December 6, 2022, by aczjb1

Coping with global challenges by enhancing UK-China cooperation in agricultural research and innovation – Dr Bin Wu

In the context of global challenges in climate change, food security and zero carbon campaign, UK-China research and innovation cooperation in agricultural transitions and sustainability becomes increasingly important. With funding support from the Foreign, Commonwealth & Development Office (FCDO), a workshop was held online on 28 November 2022 with the theme: UK-China cooperation in agricultural and innovation. The half-day event aimed to review achievements and challenges of bilateral cooperation in the past, develop collective voices and suggest policy recommendations for future cooperation.

The workshop was jointly organised by the University of Nottingham, the James Hutton Institute, the N8 AgriFood Group, and the Consortium of Future Rural Studies (CFRS). It attracted a total of 30 attendees, including colleagues from research institutes, universities, agribusiness companies, representatives from UKRI and the British Embassy Beijing. In addition to keynote speeches, four parallel group discussions were arranged through two sessions for attendees to share their experiences and good practices, and discuss priorities and mechanisms recommended to UKRI and Chinese counterparts.

Three keynote speeches provided a big picture on achievements, challenges and opportunities of bilateral cooperation.
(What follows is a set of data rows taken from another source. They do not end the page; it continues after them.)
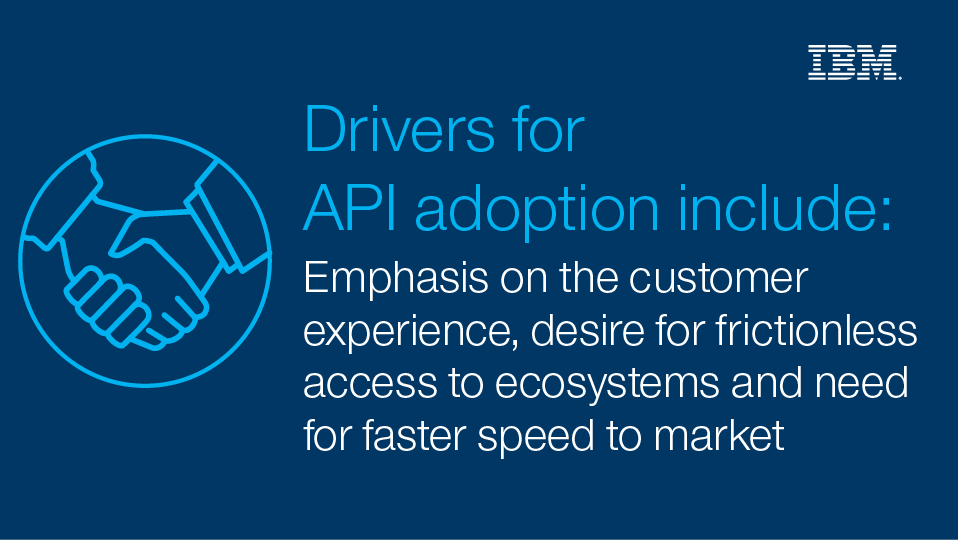 IBM

Drivers for API adoption include:

Emphasis on the customer experience, desire for frictionless access to ecosystems and need for faster speed to market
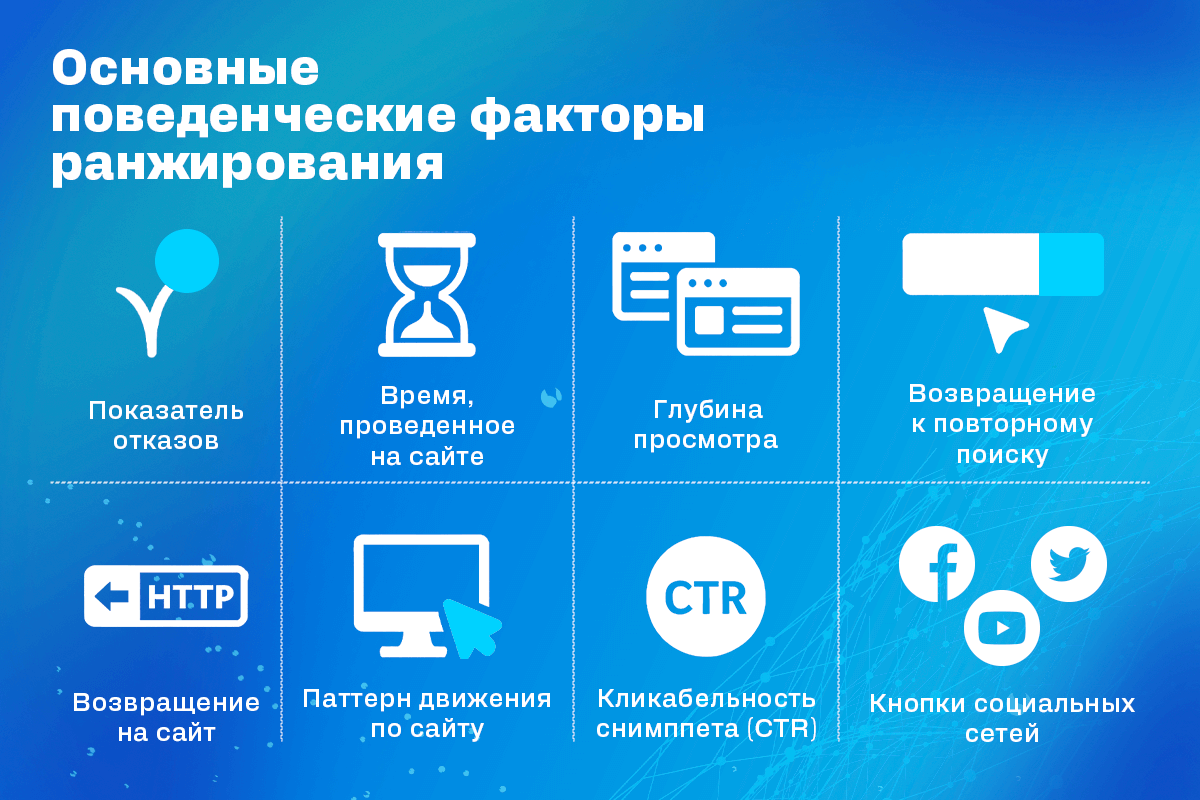 Основные поведенческие факторы ранжирования

Показатель отказов

Время, проведенное на сайте

Глубина просмотра

Возвращение к повторному поиску

HTTP

Возвращение на сайт

Паттерн движения по сайту

CTR

Кликабельность снимппета (CTR)

Кнопки социальных сетей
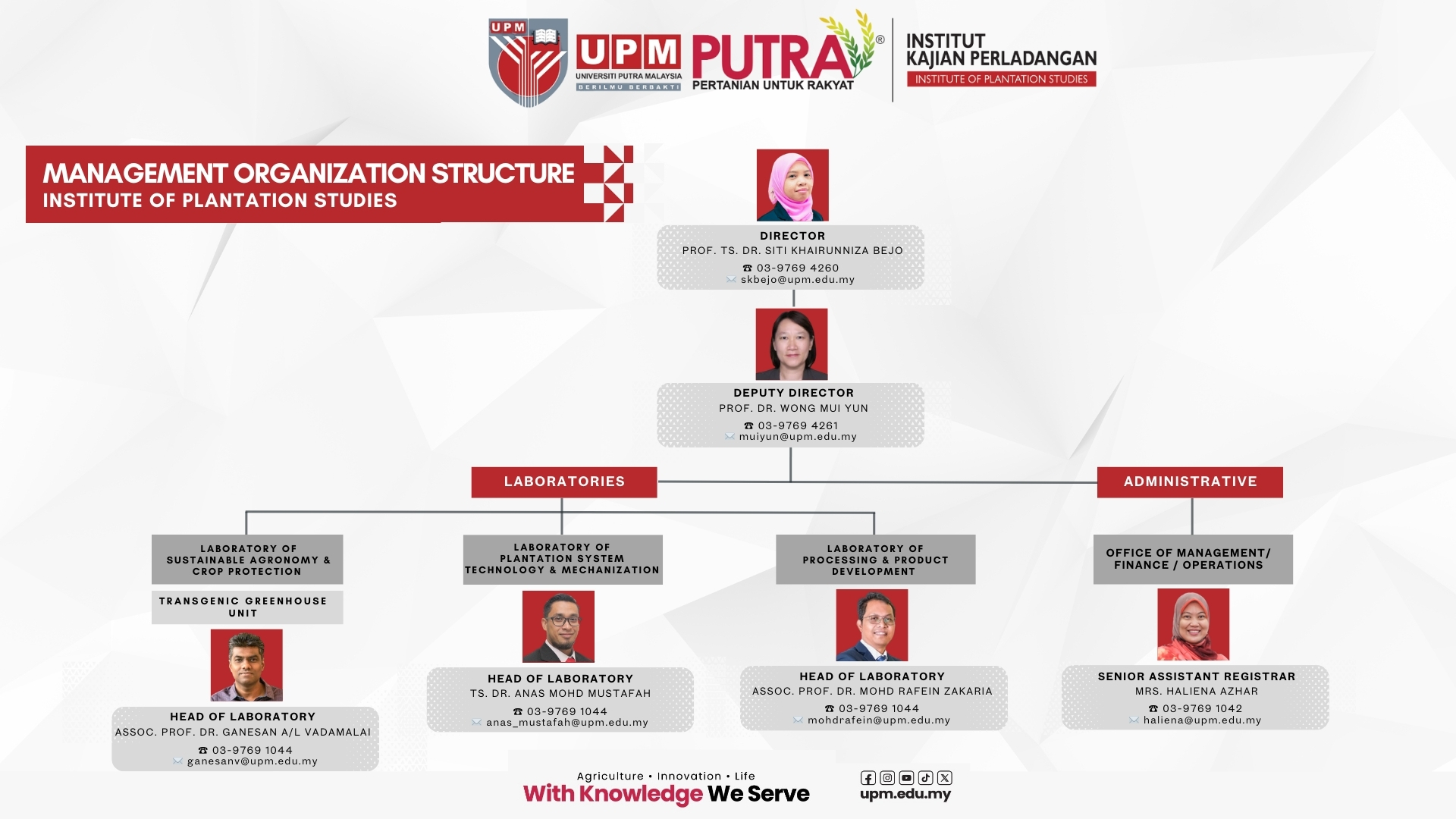 UPM
UPM
UNIVERSITI PUTRA MALAYSIA
BERILMU BERBAKTI
PUTRA®
PERTANIAN UNTUK RAKYAT
INSTITUT
KAJIAN PERLADANGAN
INSTITUTE OF PLANTATION STUDIES

MANAGEMENT ORGANIZATION STRUCTURE
INSTITUTE OF PLANTATION STUDIES

DIRECTOR
PROF. TS. DR. SITI KHAIRUNNIZA BEJO
☎ 03-9769 4260
skbejo@upm.edu.my

DEPUTY DIRECTOR
PROF. DR. WONG MUI YUN
☎ 03-9769 4261
muiyun@upm.edu.my

LABORATORIES

ADMINISTRATIVE

LABORATORY OF SUSTAINABLE AGRONOMY & CROP PROTECTION

TRANSGENIC GREENHOUSE UNIT

HEAD OF LABORATORY
ASSOC. PROF. DR. GANESAN A/L VADAMALAI
☎ 03-9769 1044
ganesanv@upm.edu.my

LABORATORY OF PLANTATION SYSTEM TECHNOLOGY & MECHANIZATION

HEAD OF LABORATORY
TS. DR. ANAS MOHD MUSTAFAH
☎ 03-9769 1044
anas_mustafah@upm.edu.my

LABORATORY OF PROCESSING & PRODUCT DEVELOPMENT

HEAD OF LABORATORY
ASSOC. PROF. DR. MOHD RAFEIN ZAKARIA
☎ 03-9769 1044
mohdrafein@upm.edu.my

OFFICE OF MANAGEMENT/ FINANCE / OPERATIONS

SENIOR ASSISTANT REGISTRAR
MRS. HALIENA AZHAR
☎ 03-9769 1042
haliena@upm.edu.my

Agriculture • Innovation • Life
With Knowledge We Serve
upm.edu.my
By questioning “why is bilateral cooperation important for both sides?”, Professor Steven Banwart, Dean for Global Development and Director of the Global Food and Environment Institute at Leeds University, emphasised the importance of China in developing a knowledge equality network across the Global North and South to tackle three linked global challenges: food security, environmental sustainability, and dietary health.

Dr Bin Wu, Founder of CFRS

Focusing on the interconnection between food security and environmental security, Dr Jonathan Snape, Head of the James Hutton Institute, explained “global challenges and global solutions” based upon his observation and experience of business engagement in China’s potato sector, the largest country in potato production in the world. Given the fact that nearly half the world’s smallholder farmers live in China, Dr. Bin Wu, founder and acting director of the CFRS, and PI of this project, highlighted bilateral cooperation to develop a global-local knowledge system for better understanding on local challenges and good practices in the Global South.


A number of ideas emerged from the group discussions. It was agreed that the most important asset of bilateral cooperation is mutual trust between British and Chinese academics, a sound foundation for long term cooperation. This has occurred over the last two decades through a bottom-up process starting with PhD students and ECRs training, leading to good questions, innovative ideas and feasible pathways of research design and implementation in rural China. The participation of social scientists and industrial companies were emphasised, as these play a critical role in mediating between researchers, farmers and external markets. A potential area to be developed is the interconnection between agricultural research and internationalisation of higher education in order to better use relevant resources for bilateral research collaboration.

A number of barriers to bilateral cooperation were identified. It is a common concern that alternative mechanisms to replace the Newton Fund must be found as China is no longer on the ODA listed countries. Another issue is the sharing or transferring of research data (such as bio-samples) or third-party information (e.g. geographic information) for joint analysis. There needs to be a balance between publications and social impact in the future to address local challenges and the needs of small farmers and rural communities through multiple stakeholders’ participation in bilateral project design and delivery.

Given the importance of China in addressing global challenges and impact on the Global South, a few policy recommendations arose for new funding mechanisms, including:

  • Integrated programmes across UKRI, DIT, DEFRA and FCDO to bring together resources and opportunities to maximise impacts to not only two countries but also agricultural trainsition and sustainability in the Global South
  • Programmes for the participation of social scientists and multiple stakeholders, especially companies to address local challenges and good practices related to smallholder farmers in poor areas of China
  • More funding opportunities for British scholars, ECRs and research students to visit and conduct emprical studies in China to better understand the complexity, challenges, good practices and pathways of bilateral cooperation and social impact
  • Matched fund with Chinese Scholarship Council (CSC) overseas scholarship programme to support joint research and training of Chinese visiting scholars and PhD students in the UK
  • Support new consortia to bring together natural and social scientists with industry via regular workshops or webinars to share good practices and faciliate communication and cooperation, internally (among British institutions) and externally (with Chinese partners) for bilateral cooperation.

A key message from this workshop came from Professor Andrew Salter, Director of the Future Food Beacon at the University of Nottingham, “we need to work together to cope with global challenges as well as challenges facing the two countries”. This is a different view from the public one dominated by negative images. This event illustrates the great potential, opportunities and strong demand to enhance bilteral cooperation in agricultural research and innovation in the future.